Last week was a global disaster for stock market. As you might have seen in the news broadcast, it was totally red for worldwide stock markets. Not only Wallstreet, European and Asian indexes also plunged deeply until the final day of transaction last weekend. Only gloom and fear (and maybe some tantrum and mutter) occupied the trade floor.
Nobody can assure when the trend will turn around to the positive track and stock markets make their comeback. Although the stocks have showed the rebound today, I’ll stay skeptical and be very prudent to say it’s the end of the negative slope.
One thing for sure, continuous stock decline brings harm to the industries. It’s easily explainable that falling stock price is associated with less bright future of a company and it makes sense that investors are unlikely to invest the capital in a business that gives nothing in return. However, the fallacy of a single company in many cases will only bring impact to a smaller scale. When the decline is massive and global, the issue will be shifted to the impact to national economy and when it involves the big-giant nations, turbulence in their economies will also affect world’s future economy prospect. It’s pretty understandable to see how this issue has forced global leaders to march up and set up the paces, reinforce together and discuss viable solution to this crisis.
It’s interesting to analyze the trickle-down effect of the global economy downturn to the IT sector. To a major IT player like India, the economic slowdown in US has significantly affected its IT industry. As India relies on outsourcing business, especially its small and medium enterprises, deceleration in outsourced work will result in decreasing revenue. It will add more burden to fixed operational costs hence forcing companies to tighten their budget by cutting fixed costs including the number of their employees. For freelance workers who are not associated with certain institution, the slowdown should have brought the effect earlier since they might have struggled with scarcity of jobs and tougher competition compared with that of normal situation. We can call this phenomenon as shadow unemployment since the skilled labors get unemployed because of the shrinking market instead of their capabilities. Shadow unemployment combined with real unemployment altogether brings perfect sense of a red-alert alarm that rings the national stability bell and delivers a wake-up call for country’s elites.
Previous example is a paraphrase of logical consequence of the economy downturn to a country which relies heavily on IT sector and foreign market. We’ll now visit the target market itself and see how this event changes the behavior of its components. First, we’ll define two essential components in the target market with respect to its suppliers: direct buyers and indirect buyers.

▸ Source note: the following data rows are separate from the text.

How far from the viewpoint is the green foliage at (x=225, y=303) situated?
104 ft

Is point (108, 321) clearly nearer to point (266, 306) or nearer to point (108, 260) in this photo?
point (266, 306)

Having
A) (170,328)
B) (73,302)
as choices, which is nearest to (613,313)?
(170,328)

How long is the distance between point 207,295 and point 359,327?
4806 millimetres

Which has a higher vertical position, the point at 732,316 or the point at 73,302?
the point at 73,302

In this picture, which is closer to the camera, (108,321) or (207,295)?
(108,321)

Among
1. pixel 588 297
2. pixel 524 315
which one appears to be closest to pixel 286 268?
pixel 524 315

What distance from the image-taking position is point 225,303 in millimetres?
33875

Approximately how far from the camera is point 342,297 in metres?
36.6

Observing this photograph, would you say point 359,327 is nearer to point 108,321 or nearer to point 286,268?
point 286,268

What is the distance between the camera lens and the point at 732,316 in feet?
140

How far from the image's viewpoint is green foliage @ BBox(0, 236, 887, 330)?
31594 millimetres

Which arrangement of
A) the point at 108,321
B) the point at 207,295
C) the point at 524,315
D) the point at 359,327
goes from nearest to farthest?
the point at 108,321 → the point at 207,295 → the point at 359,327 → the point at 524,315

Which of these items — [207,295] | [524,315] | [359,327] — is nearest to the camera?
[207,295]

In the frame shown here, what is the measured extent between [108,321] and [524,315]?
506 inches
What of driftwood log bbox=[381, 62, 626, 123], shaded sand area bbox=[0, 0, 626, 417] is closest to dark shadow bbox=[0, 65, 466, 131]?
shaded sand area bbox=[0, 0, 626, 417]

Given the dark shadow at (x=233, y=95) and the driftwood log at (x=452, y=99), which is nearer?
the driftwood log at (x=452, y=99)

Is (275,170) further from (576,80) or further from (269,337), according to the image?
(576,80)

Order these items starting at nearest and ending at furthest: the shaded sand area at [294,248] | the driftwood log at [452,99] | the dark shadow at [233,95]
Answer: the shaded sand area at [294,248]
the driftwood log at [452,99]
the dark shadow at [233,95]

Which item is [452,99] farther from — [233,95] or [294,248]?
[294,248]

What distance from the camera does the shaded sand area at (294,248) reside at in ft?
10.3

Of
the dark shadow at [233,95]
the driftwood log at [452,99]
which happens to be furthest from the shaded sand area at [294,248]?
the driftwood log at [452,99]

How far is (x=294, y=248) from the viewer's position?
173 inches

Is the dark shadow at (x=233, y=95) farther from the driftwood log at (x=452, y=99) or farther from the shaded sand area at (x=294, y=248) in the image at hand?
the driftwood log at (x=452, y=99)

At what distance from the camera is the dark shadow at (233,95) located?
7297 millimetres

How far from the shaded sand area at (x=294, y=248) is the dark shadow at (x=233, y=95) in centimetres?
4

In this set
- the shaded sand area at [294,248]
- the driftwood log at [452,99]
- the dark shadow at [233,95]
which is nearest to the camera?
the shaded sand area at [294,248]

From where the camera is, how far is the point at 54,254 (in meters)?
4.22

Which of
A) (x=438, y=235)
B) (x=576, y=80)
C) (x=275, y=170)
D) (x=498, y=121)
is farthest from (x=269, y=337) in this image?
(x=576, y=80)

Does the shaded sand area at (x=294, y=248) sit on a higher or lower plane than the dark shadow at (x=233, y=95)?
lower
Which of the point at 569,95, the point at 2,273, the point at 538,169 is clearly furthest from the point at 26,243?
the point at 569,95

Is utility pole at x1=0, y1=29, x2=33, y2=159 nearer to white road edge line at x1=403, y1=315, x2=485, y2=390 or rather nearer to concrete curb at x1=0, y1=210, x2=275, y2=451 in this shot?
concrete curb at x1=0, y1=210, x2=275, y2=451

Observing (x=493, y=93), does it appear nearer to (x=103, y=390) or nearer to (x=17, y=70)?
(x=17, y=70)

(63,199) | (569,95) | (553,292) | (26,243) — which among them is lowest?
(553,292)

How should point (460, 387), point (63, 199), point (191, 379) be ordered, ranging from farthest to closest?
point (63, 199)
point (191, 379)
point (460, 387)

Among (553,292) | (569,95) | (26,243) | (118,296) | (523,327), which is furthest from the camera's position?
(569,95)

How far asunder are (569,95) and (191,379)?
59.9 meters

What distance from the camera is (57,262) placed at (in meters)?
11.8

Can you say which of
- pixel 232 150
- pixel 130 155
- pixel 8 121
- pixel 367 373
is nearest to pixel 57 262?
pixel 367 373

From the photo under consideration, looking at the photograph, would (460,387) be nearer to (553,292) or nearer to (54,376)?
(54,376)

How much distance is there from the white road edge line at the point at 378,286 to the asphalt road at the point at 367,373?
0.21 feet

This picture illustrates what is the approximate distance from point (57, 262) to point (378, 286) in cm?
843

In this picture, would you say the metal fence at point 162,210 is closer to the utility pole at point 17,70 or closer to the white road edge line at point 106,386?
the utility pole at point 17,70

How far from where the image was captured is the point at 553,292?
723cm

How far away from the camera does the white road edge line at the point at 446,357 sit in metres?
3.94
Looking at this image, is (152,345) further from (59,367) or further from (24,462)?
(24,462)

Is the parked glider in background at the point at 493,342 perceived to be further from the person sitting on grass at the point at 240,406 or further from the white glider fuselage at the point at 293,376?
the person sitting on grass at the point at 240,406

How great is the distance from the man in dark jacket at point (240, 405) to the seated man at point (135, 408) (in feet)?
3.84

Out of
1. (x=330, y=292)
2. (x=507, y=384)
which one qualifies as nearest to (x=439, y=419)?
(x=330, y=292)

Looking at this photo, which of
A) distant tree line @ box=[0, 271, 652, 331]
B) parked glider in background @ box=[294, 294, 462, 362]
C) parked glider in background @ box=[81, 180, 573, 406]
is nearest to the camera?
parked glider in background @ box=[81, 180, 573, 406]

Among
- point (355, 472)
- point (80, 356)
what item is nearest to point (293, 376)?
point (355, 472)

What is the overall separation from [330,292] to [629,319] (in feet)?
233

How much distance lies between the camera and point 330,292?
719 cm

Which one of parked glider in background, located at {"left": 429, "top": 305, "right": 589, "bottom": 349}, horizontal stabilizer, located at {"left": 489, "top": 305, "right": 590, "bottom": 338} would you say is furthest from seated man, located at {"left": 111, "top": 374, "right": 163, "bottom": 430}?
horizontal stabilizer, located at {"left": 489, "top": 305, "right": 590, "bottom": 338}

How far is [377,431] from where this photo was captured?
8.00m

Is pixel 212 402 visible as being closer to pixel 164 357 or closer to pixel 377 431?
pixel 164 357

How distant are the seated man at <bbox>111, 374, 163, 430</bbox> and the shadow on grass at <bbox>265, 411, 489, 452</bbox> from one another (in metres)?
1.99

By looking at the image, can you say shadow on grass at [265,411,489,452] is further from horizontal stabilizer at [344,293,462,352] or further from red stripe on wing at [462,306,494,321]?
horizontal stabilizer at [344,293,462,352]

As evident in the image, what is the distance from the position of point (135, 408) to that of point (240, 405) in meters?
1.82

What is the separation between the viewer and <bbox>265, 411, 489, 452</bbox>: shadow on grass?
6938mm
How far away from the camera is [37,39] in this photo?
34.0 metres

Direct buyers deal with business contracts or provisioning from commodity or service providers or sellers. They establish trade links with arrays of prospective sellers worldwide. As buyers, they have capital to spend either for their own consumption or in investment or product chains. The indirect buyers, here we can also use the term “primary buyers”, are often entangled with the government, and together forming invisible dependency net. The government shall not let them fall since they contribute a big portion to national revenue and growth and to certain extent they symbolize the national pride and economy power. Forget Adam Smith’s invisible hand theory and the pureness of self-autonomic free market. The government stains the purity by stipulating some policies correlated with the primary buyers’ activities.
Next, we have indirect buyers that buy goods or services from the primary buyers, thus becoming target of domestic market. This kind of buyers are also open for direct negotiation with sellers abroad, but with lower scale due to the upper bound limit of capital. We can reflect them in such representations of salary men or small entrepreneurs. Talking about economic activity, these buyers usually do purchasing for personal consumption and sometimes, limited investments.
At the macro economy level, we have seen how several countries have revised their national growth rates. Consumption usually contributes a significant factor to the national growth. If the growth becomes sluggish, we can expect that consumption may experience negative trend or grow in an almost stagnant inclination.
Let’s shift to the micro scale. There is an anecdote saying, people buy what they like and seldom what they really need. This infers that purchasing is also a matter of emotional state. When propensity to consume is high and the wallet allows to do so, the probability of ineffective purchase will go higher. However, when the financial situation is tight, people become more logical and buy things based on the priority.
IT products and services are often considered as side purchase. This assumption often infers such purchase is tertiary and not of urgency -except for business with IT as its core. When this assumption is applied to the indirect buyers’ side, we may see how they reschedule or postpone their purchasing plan for IT products and services and go over with their most urgent list. As these buyers create support link to the primary buyers, this also transmits a negative signal for the rest of the symbiosis. For a longer period of stagnant or negative purchase growth , the primary buyers in IT sector will also suffer from this situation and surely the sellers will also do later on.
The indicator is easy to notice. Let’s wait for average IT salary and job availability in the beginning of 2009. It will tell us what to do and where to resort the drowning ship.